Die EU-Kommission plante ursprünglich eine Konzessionsrichtlinie, nach der viele Kommunen ihre Wasserversorgung künftig nicht mehr direkt an ihre Stadtwerke vergeben dürfen, sondern erst europaweit ausschreiben müssen.

Bezirksrat Thomas Huber (CSU) unterstützt die Bürgerinitiative „Wasser ist ein Menschenrecht“ und hat bereits im Februar unter http://www.right2water.eu unterschrieben. Er ist nach wie vor der Ansicht, dass es keinerlei Bedarf für eine Öffnung der Trinkwasserversorgung für den internationalen Wettbewerb gibt. „Sicherer, zuverlässiger und bezahlbarer Zugang zu sauberem und sicherem Wasser ist für mich nicht verhandelbar und darf nicht aufs Spiel gesetzt werden“, so der CSU-Landtagskandidat.

„Das bayerische Trinkwasser muss bayerisch bleiben. Deshalb muss und wird sich die CSU auf allen Ebenen mit ganzer Kraft für die kommunale Trinkwasserversorgung einsetzen“, so Huber. Die Pläne der Europäischen Union, die bewährte bayerische Trinkwasserversorgung für internationale Großkonzerne zu öffnen, lehnt er strikt ab. Auch der CSU-Vorsitzende, Ministerpräsident Horst Seehofer betont: "Wir werden alles in die Waagschale werfen, um die bewährte kommunale Trinkwasserversorgung bei uns in Bayern zu erhalten. Trinkwasser ist unser Lebensmittel Nr. 1."
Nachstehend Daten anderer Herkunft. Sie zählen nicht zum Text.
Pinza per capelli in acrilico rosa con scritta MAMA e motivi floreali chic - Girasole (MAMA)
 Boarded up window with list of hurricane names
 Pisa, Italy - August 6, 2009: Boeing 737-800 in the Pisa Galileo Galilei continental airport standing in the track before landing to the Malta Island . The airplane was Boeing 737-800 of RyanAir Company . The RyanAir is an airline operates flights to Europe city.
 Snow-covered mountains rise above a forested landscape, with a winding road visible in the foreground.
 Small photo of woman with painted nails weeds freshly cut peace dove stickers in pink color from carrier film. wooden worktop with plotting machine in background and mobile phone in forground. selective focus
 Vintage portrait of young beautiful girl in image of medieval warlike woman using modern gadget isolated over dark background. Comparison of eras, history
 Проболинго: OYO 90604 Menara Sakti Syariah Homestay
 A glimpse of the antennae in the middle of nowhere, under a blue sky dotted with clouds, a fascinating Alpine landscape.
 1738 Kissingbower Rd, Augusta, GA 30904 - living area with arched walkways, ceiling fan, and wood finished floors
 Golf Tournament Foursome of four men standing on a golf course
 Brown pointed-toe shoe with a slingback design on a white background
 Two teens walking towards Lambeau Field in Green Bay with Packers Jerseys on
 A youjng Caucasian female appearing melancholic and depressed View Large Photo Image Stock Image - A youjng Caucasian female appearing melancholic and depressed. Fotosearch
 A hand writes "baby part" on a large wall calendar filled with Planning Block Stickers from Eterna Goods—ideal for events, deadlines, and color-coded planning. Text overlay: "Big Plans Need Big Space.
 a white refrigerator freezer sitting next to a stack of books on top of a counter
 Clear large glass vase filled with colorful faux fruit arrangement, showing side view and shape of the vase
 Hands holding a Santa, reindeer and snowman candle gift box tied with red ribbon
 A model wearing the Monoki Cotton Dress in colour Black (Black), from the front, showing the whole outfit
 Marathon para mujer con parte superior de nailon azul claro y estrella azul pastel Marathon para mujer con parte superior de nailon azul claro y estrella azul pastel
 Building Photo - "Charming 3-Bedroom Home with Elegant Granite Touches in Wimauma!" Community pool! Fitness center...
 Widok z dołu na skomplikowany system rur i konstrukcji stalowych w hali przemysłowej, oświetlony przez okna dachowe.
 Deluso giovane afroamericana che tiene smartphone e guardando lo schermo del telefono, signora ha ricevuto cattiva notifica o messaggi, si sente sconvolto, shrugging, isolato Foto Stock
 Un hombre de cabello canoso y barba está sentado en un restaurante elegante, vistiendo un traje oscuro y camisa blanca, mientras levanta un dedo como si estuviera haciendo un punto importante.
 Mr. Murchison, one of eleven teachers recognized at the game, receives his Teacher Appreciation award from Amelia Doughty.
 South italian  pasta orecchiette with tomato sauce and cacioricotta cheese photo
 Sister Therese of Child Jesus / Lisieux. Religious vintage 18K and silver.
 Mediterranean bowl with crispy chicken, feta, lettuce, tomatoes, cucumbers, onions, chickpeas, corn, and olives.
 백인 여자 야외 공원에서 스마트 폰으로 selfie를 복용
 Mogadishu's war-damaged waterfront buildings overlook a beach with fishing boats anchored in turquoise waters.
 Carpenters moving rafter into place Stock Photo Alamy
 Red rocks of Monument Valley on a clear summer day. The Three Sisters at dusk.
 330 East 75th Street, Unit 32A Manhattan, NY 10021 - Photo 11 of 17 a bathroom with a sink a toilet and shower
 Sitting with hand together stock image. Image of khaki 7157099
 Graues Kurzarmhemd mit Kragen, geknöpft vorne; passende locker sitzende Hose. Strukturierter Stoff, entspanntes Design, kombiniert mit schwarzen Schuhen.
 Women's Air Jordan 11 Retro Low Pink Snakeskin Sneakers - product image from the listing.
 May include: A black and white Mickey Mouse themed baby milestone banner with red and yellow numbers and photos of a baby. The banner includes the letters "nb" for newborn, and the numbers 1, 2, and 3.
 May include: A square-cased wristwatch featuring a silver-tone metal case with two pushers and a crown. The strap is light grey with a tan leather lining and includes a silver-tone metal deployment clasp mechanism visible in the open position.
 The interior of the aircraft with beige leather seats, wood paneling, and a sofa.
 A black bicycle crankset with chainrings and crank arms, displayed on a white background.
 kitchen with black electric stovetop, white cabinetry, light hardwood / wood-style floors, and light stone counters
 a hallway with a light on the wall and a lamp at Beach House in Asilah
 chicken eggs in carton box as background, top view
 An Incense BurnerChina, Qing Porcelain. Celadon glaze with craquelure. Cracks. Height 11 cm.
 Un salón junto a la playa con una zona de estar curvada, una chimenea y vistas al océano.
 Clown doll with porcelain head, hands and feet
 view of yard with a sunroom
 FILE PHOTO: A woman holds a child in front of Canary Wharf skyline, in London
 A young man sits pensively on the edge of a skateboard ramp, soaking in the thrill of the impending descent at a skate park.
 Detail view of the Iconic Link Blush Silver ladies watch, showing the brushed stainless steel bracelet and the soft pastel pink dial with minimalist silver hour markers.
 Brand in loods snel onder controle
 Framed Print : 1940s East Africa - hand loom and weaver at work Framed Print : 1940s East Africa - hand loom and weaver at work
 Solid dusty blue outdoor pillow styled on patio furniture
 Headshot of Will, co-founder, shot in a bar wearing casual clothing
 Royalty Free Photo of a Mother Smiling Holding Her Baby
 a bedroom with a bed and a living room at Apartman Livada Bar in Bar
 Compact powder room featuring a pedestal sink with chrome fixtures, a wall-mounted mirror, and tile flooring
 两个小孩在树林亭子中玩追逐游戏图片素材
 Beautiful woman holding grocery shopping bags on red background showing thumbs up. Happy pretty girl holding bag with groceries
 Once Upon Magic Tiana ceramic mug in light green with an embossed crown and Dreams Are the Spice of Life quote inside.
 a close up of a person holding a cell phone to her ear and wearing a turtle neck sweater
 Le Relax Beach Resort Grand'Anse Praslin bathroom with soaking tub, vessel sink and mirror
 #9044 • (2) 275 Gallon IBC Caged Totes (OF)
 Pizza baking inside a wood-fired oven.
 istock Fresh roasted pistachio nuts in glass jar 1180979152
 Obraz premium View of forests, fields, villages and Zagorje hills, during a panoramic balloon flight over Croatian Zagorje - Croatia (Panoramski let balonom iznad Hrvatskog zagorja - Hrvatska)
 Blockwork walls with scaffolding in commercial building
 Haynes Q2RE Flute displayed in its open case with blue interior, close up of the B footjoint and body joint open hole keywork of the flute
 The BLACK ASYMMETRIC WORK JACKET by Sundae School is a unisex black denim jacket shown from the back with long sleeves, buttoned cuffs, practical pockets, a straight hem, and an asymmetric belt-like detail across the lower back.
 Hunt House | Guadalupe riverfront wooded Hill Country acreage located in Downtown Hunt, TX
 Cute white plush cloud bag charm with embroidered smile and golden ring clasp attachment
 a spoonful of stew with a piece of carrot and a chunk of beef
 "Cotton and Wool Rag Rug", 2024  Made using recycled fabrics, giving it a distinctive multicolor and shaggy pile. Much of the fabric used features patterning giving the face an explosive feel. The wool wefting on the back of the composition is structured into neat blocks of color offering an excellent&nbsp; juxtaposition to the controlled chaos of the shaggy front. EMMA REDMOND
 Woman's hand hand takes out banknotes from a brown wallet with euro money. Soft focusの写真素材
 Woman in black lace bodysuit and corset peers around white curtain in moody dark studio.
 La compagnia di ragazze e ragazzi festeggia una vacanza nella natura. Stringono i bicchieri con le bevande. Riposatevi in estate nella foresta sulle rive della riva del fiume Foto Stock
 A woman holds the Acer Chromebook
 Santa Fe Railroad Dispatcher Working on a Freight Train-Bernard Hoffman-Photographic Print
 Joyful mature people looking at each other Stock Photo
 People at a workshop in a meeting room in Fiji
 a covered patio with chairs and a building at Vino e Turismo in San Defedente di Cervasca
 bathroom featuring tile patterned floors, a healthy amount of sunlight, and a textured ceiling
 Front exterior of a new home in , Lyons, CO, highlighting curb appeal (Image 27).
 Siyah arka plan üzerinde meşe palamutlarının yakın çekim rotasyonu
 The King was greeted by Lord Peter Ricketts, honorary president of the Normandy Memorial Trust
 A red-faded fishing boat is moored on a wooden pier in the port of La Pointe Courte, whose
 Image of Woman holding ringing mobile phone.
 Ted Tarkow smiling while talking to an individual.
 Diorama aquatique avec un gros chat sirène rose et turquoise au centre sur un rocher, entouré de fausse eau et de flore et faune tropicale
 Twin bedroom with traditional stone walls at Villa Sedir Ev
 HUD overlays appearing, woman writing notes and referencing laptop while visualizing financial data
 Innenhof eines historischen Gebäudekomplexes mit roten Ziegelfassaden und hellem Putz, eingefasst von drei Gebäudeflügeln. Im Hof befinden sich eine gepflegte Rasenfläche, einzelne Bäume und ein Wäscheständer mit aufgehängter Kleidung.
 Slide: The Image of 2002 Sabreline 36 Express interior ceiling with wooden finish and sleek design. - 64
Um die Qualität des Trinkwassers auf höchstem Niveau zu erhalten, muss die Trinkwasserversorgung in der Hand der Kommunen bleiben. An der kommunalen Selbstverwaltung gerade in einem so elementaren und sensiblen Bereich wie der Trinkwasserversorgung dürfe nicht gerüttelt werden, so Huber. Eine europaweite Ausschreibung birgt nach Ansicht Hubers Gefahren für die Versorgungssicherheit, das Preis-Leistungs-Verhältnis, die Nachhaltigkeit und die Qualitätssicherung. Es darf keinen Ausverkauf unserer kommunalen Wasserversorgung an internationale Großkonzerne geben. Für Thomas Huber gibt es in der Frage keinen Kompromiss und stellt klar: „Hände weg von bestem bayerischen Wasser“.

4 Fakten zur bayerischen Trinkwasserversorgung
  1. 99 % aller bayerischen Haushalte sind an das öffentliche Versorgungsnetz angeschlossen.
  2. 2.350 Unternehmen stellen eine flächendeckende Versorgung im Freistaat sicher.
  3. In Deutschland haben wir die weltweit höchsten Qualitätsstandards für Trinkwasser.
  4. In anderen Ländern, wie Portugal und Großbritannien, hat die Privatisierung der Trinkwasserversorgung zu Preissteigerungen und Qualitätsverfall geführt.